Monday, October 3, 2016

What is your objective for your children?

Noah and his Hannah
A friend told me that it was time to give an update on my children, so here goes.  Noah seems to be settling well into his work in Washington DC as a background investigator for a federal contractor.  He is learning to negotiate Washington traffic and seems to enjoy the challenges in his work.  I'm happy because I think this position is a good fit for Noah and at the same time, he is contributing to keeping our country safe.  I'm also thankful for Facebook Messenger which allows me to keep in contact with him.  Hopefully we will get to see him at Christmas.

Hannah is living at home, working full-time, and recently started grad school at Western Michigan University in a specialty program for Alcohol and Drug Abuse.  Her passion is social work and many of our conversations center around that passion. Last week I had the opportunity to drive with Hannah to Lake City, MI to visit Bob's mom.  On the way back we had an interesting conversation that went something like this:
Hannah:  What I don't understand is what people's objectives
are for their children.  Is it only for them to be happy?  Or for them to also be well-adjusted, contributing members of society?

Renita:  Well-adjusted, contributing members of society would be great.  But, wait a minute, are you saying that your childhood wasn't happy?  (Pause)

Renita (cont'd):  It's not like we moved from the countryside into a high crime urban neighborhood with drug houses and prostitution on our street when you were four years old.....oh yeah...we did...(pause)
...It's not like we sent you to a failing closing public school for which your dad lost his job, and you and your brother were the only white children when you were eight years old....oh yeah...we did...(pause)

...It's not like we moved you to a war torn country where there was no running water or electricity when you were twelve years old...oh yeah...we did...(pause)
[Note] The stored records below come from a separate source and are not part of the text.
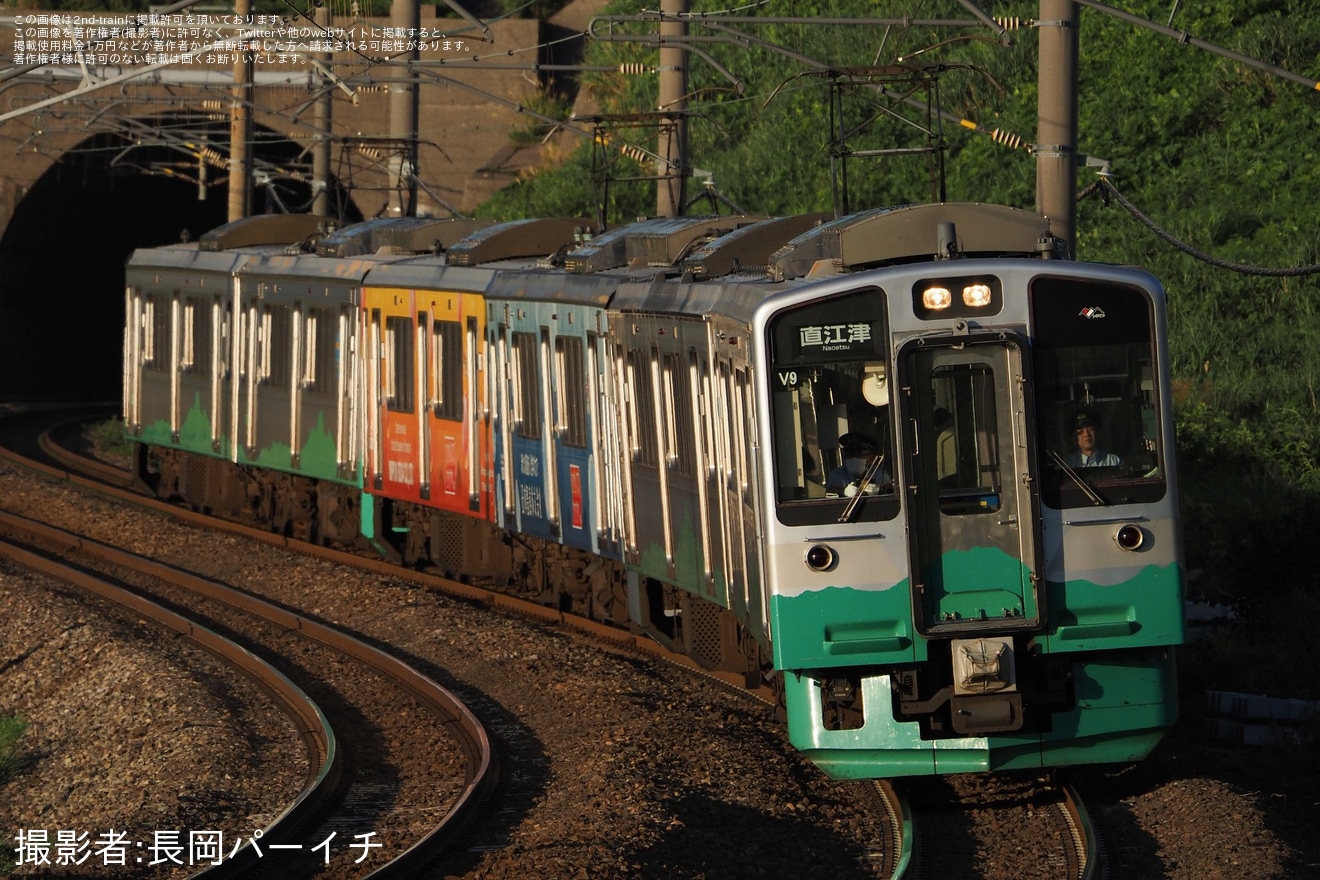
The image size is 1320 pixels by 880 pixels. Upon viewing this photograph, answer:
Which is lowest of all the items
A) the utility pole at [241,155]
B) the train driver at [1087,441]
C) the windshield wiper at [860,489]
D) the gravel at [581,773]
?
the gravel at [581,773]

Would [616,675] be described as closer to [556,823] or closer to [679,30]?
[556,823]

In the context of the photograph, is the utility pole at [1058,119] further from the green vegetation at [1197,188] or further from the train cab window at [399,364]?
the train cab window at [399,364]

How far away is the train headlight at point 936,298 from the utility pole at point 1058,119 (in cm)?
334

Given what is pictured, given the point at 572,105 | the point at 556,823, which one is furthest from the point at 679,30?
the point at 572,105

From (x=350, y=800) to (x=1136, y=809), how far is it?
3.75m

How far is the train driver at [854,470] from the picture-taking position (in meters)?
9.38

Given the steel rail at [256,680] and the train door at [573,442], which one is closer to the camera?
the steel rail at [256,680]

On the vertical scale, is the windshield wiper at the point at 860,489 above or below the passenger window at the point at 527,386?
below

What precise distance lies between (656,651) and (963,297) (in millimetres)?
5834

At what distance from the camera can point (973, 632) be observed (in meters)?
9.29

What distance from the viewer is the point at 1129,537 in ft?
31.0

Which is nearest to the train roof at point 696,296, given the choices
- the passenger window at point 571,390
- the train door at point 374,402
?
the passenger window at point 571,390

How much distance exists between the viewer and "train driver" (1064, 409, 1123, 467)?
31.0 feet

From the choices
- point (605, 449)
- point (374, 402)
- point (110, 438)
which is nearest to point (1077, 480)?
point (605, 449)
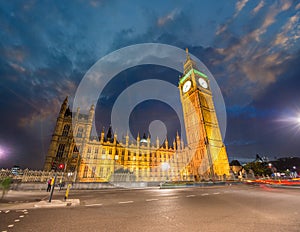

...It's not like you lost an important family member when you were sixteen years old....oh did...(pause)
...Well, ummmmm... at least I didn't sell you into the sex trade!
My Hannah, in Washington DC
My goodness, Hannah.  We gave you a tough challenging childhood! 
Hannah:  But that's the thing, Mom.  It was challenging to be sure, but you and Dad were always there for me (well, until Dad was not).  All decisions were made together through discussion.  And you processed everything with us.  Too many parents seek only their children's happiness and comfort, and fail to produce well-adjusted contributing members of society.  Part of the reason that my childhood was happy was because I learned very early on that you respected me and I learned to respect you.  Respect was a mutual expectation.  I was happy to hang out at home because I loved being with you guys.  I feel that the problem with many parents is that they come down too hard on the happiness or too hard on the discipline, but if you have mutual respect you don't have to come down hard on either side.   Don't get me wrong, I thought some of your rules were unfair growing up, but it was not because you didn't explain them to me but because I thought I was smarter than your rules.  Also, I know that even though we discussed the rules, the rules weren't up for discussion.  There was consistency and an intentional consciousness of everything we did. 
This was only a snapshot of a discussion that we had for quite some time.  I am still waiting to see if one day my kids will say that we "sacrificed them for the ministry" as many missionary kids say of their parents.  Bob and I worked very hard to not allow that to happen.  That is why we didn't send them to boarding school, but home schooled when there wasn't a better option.  When they went to the public school, I dropped them off and picked them up every day, and was home when they were home so that they would never be "latch-key" kids.  We had regular family meetings.  We told stories around the dinner table.  And every dinner also had high points and low points from the day, shared by adults and kids alike.  When we moved from Liberia to Ghana, we had a family meeting to discuss, before God, what were our "must-haves," our "like-to-have," and our "would be very nice to have" options.  Running water and electricity were not on anyone's "must-have" list but both kids had "a school with friends" on their "must-have" list, which is why Ghana was a good choice for them.  We certainly didn't do everything right, and they can testify to lots of mistakes, but our objective was happy AND well adjusted, contributing members of society. Clearly, taking them outside of their comfort zone was part of that process.

It is fun to have adult conversations with my children and to hear their perspective on their childhood.  Bob and I sometimes wondered whether our call to the mission field was going to be more about them then about us and any work we might accomplish.  Lots of these things are only seen in hindsight, so at age 23 and 21 it still is probably to early to tell.  But I continue to thank God for the privilege of knowing Hannah and Noah and trust their Heavenly Father to meet their needs according to His riches in glory!